> [TASK BRIEF]: Once you have checked each line below for the word "annotators", give the number of lines that have it and nothing further.
=== Section Start ===
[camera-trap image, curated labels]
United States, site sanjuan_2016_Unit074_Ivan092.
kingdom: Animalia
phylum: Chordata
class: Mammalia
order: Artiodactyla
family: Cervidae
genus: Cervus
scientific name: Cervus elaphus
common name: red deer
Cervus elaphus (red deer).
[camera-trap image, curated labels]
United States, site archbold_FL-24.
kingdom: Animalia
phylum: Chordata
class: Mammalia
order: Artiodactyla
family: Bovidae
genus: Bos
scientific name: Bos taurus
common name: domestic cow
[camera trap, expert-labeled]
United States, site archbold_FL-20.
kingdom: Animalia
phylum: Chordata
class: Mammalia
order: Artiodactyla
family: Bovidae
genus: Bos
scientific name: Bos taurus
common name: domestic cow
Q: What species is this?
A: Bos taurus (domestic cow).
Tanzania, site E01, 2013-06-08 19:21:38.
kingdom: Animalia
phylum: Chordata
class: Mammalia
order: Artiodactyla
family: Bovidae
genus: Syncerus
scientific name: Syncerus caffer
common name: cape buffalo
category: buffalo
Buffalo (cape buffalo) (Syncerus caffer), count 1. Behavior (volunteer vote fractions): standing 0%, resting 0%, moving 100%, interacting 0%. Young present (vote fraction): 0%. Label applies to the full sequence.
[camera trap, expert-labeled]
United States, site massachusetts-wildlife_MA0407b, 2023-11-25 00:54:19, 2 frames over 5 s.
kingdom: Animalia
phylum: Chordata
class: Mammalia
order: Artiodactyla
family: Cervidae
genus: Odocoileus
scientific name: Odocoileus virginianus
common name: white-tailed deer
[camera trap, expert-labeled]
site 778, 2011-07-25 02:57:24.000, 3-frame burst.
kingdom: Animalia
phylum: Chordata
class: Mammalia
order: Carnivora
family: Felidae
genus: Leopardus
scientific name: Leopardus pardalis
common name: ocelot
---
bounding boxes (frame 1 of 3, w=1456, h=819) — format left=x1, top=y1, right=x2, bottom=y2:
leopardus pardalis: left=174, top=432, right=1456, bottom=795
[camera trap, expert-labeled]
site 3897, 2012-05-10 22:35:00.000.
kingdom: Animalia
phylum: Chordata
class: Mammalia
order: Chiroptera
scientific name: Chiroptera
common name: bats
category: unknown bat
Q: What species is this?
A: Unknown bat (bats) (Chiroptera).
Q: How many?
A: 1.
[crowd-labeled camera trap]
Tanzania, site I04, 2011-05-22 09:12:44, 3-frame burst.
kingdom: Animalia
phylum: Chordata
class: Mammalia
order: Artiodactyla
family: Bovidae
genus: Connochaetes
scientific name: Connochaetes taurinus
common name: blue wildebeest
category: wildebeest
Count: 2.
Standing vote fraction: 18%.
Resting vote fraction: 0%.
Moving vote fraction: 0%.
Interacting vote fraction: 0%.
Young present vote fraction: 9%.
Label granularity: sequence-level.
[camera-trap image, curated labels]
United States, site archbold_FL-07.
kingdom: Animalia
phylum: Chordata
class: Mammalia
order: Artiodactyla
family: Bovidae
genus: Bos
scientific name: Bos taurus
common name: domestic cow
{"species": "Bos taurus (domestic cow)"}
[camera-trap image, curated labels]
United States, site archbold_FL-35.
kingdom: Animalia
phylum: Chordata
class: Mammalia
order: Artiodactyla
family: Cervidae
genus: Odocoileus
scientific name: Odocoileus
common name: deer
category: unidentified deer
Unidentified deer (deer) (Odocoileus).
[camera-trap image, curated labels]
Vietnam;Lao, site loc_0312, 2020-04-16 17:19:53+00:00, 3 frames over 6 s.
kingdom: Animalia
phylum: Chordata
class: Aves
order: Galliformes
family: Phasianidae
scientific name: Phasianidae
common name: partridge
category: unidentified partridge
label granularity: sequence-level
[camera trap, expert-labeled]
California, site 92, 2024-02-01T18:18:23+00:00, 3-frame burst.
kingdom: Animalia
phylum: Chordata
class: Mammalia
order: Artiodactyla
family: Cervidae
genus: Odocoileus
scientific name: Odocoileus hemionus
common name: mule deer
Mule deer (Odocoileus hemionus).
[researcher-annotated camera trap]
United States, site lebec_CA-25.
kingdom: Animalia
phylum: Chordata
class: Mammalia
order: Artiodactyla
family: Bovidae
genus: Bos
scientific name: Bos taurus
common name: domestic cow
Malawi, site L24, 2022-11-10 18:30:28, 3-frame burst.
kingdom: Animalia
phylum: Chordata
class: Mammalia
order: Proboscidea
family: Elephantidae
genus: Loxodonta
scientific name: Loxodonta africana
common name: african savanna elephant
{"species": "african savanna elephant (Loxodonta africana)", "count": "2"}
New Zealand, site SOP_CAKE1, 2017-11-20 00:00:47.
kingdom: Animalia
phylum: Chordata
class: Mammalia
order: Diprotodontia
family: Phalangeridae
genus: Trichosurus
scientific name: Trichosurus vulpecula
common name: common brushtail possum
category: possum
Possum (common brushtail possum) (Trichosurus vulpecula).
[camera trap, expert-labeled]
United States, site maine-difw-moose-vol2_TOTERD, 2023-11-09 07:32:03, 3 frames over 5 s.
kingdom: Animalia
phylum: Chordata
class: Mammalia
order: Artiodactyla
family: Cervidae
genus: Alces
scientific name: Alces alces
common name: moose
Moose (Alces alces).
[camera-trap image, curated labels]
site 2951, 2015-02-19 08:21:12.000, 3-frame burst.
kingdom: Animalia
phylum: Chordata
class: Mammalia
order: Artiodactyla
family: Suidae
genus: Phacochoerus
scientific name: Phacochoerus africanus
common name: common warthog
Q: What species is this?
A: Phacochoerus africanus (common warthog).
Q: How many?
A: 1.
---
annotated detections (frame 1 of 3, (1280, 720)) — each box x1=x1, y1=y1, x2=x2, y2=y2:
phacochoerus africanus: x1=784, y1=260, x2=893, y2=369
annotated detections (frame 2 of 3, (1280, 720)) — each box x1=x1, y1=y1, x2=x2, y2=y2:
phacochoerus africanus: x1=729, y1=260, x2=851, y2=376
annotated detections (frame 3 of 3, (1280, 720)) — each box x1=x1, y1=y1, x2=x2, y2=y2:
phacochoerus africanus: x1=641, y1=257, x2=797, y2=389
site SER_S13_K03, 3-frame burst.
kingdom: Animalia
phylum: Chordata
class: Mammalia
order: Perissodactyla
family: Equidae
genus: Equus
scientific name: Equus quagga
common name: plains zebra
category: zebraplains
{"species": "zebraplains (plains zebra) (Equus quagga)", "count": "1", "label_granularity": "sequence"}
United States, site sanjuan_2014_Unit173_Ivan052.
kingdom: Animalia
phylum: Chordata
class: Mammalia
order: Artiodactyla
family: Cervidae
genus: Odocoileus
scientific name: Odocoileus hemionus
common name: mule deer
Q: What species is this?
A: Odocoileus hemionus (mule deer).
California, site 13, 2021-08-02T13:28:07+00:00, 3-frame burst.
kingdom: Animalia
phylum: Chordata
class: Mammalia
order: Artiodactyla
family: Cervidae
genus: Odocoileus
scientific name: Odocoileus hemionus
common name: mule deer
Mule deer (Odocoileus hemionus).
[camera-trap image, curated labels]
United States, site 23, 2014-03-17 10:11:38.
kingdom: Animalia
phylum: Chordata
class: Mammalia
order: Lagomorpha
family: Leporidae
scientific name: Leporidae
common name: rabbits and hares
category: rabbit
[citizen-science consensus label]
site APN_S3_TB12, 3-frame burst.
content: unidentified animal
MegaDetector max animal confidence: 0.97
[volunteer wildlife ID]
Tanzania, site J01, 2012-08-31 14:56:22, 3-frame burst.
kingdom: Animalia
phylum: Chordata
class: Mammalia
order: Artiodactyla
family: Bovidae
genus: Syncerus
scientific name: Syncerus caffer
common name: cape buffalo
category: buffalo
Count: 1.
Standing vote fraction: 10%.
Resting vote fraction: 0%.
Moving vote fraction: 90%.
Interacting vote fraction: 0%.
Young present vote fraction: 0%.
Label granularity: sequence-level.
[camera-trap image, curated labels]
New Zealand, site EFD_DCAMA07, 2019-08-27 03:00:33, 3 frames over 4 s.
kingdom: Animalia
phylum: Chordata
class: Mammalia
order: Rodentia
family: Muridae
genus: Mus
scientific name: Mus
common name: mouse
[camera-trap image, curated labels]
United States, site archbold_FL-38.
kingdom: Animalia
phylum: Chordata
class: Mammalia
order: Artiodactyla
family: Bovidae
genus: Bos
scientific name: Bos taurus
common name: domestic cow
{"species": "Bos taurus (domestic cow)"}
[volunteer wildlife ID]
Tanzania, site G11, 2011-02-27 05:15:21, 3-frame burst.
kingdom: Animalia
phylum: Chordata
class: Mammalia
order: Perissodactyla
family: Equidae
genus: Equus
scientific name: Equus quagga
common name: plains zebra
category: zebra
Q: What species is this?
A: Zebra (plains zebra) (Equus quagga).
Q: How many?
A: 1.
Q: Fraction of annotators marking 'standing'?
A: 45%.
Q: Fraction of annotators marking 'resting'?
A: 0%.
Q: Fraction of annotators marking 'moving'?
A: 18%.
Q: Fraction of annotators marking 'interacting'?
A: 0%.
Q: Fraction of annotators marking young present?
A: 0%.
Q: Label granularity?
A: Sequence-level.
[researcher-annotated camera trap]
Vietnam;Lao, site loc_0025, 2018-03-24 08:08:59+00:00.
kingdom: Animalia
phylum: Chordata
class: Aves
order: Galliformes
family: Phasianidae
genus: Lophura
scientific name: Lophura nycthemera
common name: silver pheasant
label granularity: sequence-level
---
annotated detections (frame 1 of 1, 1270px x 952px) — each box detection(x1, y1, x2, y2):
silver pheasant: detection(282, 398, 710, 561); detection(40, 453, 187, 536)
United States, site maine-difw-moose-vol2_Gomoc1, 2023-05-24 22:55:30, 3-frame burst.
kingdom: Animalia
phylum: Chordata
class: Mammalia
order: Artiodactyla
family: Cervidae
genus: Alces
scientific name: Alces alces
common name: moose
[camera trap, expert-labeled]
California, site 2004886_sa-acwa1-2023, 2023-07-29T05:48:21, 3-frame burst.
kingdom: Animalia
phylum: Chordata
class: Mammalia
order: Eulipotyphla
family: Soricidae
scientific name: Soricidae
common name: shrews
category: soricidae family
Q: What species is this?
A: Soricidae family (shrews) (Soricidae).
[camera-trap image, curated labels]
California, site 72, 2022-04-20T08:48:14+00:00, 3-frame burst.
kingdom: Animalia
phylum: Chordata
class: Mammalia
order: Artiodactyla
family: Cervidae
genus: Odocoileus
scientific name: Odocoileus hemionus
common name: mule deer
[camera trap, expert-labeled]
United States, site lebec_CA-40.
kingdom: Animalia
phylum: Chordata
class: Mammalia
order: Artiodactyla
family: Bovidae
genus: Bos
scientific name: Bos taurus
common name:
=== Section End ===
> [PROBLEM SOLUTION]: 5